Comet’s long-standing mission is to help Data Scientists and Machine Learning Engineers find the best model for their use-case by arming them with powerful tools and visualizations. In an effort to continue to deliver on this mission, we are excited to launch our new built-in panel: **The Data Panel**. The Data Panel allows users to visualize and interact with their tabular data and aggregate tables across Experiments. The Panel works out of the box with pandas dataframes and .csv files.

To showcase our new Data Panel, we’ve put together a public project using [Kaggle’s Credit Card Fraud Detection dataset](https://www.kaggle.com/datasets/mlg-ulb/creditcardfraud). View the [Comet public project here](https://www.comet.com/anmorgan24/datapanels/view/ndkH4IkEmrTdYr0hvO97AxjeY/panels?utm_source=Medium&utm_medium=referral&utm_content=data_panels_blog).

## 🔩 Install requirements & set up
______

In [None]:
!pip install comet_ml torch torchvision tqdm --quiet

To instantiate your Comet Experiment, you'll need to grab your API key from your [account settings](https://www.comet.com/account-settings/profile?utm_source=Medium&utm_medium=referral&utm_content=data_panels_blog). If you don't already have an account, **[create one here for free](https://www.comet.com/signup?utm_source=Medium&utm_medium=referral&utm_content=data_panels_blog)**.

In [None]:
import comet_ml
from comet_ml import Experiment 

experiment = Experiment(
    api_key = "jhoFz6kc5AUd9VUfPSGqlaBnp",
    project_name = "datapanels-testing",
    workspace = "anmorgan24"
)

In [None]:
import numpy as np
import pandas as pd
from tqdm import tqdm

from sklearn.preprocessing import StandardScaler
from sklearn.metrics import precision_recall_curve, classification_report, confusion_matrix
from sklearn.manifold import TSNE

import torch
import torch.nn as nn
import torch.nn.functional as F
import torch.utils.data as data_utils
from torch.utils.data import Dataset, DataLoader

from matplotlib import pyplot as plt
import matplotlib.image as img
import seaborn as sns

To run the following cell, first upload a `kaggle.json` file with your Kaggle credentials.

In [None]:
!pip install -q kaggle
!mkdir ~/.kaggle
!cp kaggle.json ~/.kaggle/
!chmod 600 ~/.kaggle/kaggle.json
!kaggle datasets download -d mlg-ulb/creditcardfraud; unzip creditcardfraud.zip; rm creditcardfraud.zip

## 🛠 Data preparation
_____


[Fraud detection](https://heartbeat.comet.ml/fraud-detection-imbalanced-classification-and-managing-your-machine-learning-experiments-using-224ecf00bf7e) comes with its own set of unique challenges. Fraudulent transactions represent anomalous data that make up a very small percentage of total transactions. These significant [class imbalances](https://heartbeat.comet.ml/imbalanced-classification-demystified-66a401d6e805) make many traditional evaluation metrics, like [accuracy](https://machinelearningmastery.com/failure-of-accuracy-for-imbalanced-class-distributions/), irrelevant. In the Kaggle dataset, fraud makes up just 0.172% of all transactions, meaning a model that predicted “no fraud” for every single observation would still achieve an accuracy of over 98%! 

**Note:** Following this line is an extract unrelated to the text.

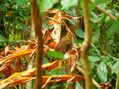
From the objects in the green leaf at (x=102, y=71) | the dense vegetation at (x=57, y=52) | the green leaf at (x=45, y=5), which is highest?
the green leaf at (x=45, y=5)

In the pie chart below, fraudulent transactions are represented by the tiny orange sliver!


In [None]:
data = pd.read_csv('creditcard.csv')

In [None]:
orange, purple = '#ffa022', '#4012ff'
fig, ax = plt.subplots()
ax.pie(data.groupby(['Class']).Class.count(), labels= ['Normal', 'Fraud'], colors=[purple, orange])
plt.title('Normal vs fraudulent transactions')
plt.show()

Additionally, in order to protect all personally identifiable information ([PII](https://www.techtarget.com/searchsecurity/definition/personally-identifiable-information-PII)) in this dataset, all features (besides `Time` and `Amount`) have undergone a [PCA](https://en.wikipedia.org/wiki/Principal_component_analysis) transformation. This means that we cannot use any domain knowledge for the purposes of feature engineering or selection. 

Let's start out by visualizing our data. It would be impossible to plot 30 dimensions, so first we'll apply [t-SNE](https://en.wikipedia.org/wiki/T-distributed_stochastic_neighbor_embedding), a dataset decomposition technique, and plot the 2 components with maximum information.

In [None]:
#data = pd.read_csv('creditcard.csv')

# Take a random sample of 1000 normal transactions and all fraud transactions
non_fraud = data[data['Class'] == 0].sample(1000)
fraud = data[data['Class'] == 1]

# Shuffle fraud and non_fraud samples and separate into features and labels
df = non_fraud.append(fraud).sample(frac=1).reset_index(drop=True)
X = df.drop(['Class'], axis = 1).values
y = df["Class"].values

In [None]:
def tsne_plot(X, y, name, title='TSNE plot of Fraud and Non Fraud'):
    tsne = TSNE(n_components=2, random_state=24, init='random', learning_rate=200)
    X_t = tsne.fit_transform(X)

    plt.figure(figsize=(12,8))
    plt.scatter(X_t[np.where(y==0), 0], X_t[np.where(y==0), 1], color='darkorange', alpha = 0.7, label = "Non Fraud")
    plt.scatter(X_t[np.where(y==1), 0], X_t[np.where(y==1), 1], color='mediumblue', alpha = 0.7, label = "Fraud")

    plt.legend(loc='best')
    plt.title(title, fontsize=16)
    experiment.log_figure(figure=plt)
    plt.savefig(name)
    plt.show()

In [None]:
tsne_plot(X, y, name="original.png")

We can observe in this graph that there is little difference between fraudulent and non-fraudlent transactions. [Most machine learning models would struggle to classify this data as-is](https://machinelearningmastery.com/imbalanced-classification-is-hard/).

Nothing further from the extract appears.